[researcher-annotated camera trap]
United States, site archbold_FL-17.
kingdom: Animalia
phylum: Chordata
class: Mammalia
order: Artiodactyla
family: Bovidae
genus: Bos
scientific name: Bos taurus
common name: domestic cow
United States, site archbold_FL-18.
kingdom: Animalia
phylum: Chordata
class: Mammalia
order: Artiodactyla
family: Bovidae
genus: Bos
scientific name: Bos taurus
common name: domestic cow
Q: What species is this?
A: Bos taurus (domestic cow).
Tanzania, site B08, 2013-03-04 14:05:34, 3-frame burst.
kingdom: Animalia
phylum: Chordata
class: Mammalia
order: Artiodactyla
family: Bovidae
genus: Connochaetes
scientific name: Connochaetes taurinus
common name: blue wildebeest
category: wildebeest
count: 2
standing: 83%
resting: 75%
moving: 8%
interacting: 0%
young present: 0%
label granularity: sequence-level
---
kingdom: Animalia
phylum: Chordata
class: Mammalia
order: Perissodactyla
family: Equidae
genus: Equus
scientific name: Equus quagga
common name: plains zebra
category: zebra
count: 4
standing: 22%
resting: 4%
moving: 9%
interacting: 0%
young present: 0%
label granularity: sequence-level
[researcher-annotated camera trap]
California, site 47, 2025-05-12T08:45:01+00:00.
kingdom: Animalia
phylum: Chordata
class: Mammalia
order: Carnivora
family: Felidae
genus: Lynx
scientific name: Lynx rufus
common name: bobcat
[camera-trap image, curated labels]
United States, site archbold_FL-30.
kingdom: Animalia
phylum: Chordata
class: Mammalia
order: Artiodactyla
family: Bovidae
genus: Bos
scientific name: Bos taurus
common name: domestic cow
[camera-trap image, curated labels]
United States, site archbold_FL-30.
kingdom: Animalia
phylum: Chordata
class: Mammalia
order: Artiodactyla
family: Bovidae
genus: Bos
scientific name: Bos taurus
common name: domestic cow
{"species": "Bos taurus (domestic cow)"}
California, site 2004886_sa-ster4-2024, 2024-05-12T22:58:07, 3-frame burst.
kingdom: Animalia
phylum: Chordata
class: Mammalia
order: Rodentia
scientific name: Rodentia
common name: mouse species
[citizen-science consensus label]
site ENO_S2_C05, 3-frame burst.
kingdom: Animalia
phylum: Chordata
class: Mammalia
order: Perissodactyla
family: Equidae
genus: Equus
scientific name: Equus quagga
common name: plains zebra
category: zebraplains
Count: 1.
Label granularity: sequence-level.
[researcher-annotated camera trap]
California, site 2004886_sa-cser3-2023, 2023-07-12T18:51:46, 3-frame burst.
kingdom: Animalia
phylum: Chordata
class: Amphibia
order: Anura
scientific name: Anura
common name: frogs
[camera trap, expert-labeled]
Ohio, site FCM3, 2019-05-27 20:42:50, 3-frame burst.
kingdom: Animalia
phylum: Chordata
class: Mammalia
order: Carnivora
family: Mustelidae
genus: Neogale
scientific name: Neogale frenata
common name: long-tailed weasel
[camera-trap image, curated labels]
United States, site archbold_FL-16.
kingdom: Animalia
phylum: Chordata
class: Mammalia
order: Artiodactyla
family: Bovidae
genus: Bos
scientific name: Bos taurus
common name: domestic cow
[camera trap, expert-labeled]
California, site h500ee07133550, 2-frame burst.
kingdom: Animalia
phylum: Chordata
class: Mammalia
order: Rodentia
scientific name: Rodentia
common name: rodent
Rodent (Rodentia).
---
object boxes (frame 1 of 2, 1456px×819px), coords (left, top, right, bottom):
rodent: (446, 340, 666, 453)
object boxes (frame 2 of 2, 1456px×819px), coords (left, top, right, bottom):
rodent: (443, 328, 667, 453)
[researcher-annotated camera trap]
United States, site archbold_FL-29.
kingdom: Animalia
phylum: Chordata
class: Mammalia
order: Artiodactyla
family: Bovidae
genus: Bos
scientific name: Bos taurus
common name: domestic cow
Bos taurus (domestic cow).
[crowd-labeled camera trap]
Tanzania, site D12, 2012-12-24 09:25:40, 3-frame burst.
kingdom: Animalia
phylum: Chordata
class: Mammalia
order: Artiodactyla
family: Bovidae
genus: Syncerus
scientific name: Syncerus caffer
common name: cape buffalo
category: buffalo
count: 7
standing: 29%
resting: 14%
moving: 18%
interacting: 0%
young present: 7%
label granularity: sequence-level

════════════════════

> [EXERCISE DESCRIPTION]:
For every line above that includes the string "United", copy the line.

> [WRITTEN RESPONSE]:
United States, site archbold_FL-17.
United States, site archbold_FL-18.
United States, site archbold_FL-30.
United States, site archbold_FL-30.
United States, site archbold_FL-16.
United States, site archbold_FL-29.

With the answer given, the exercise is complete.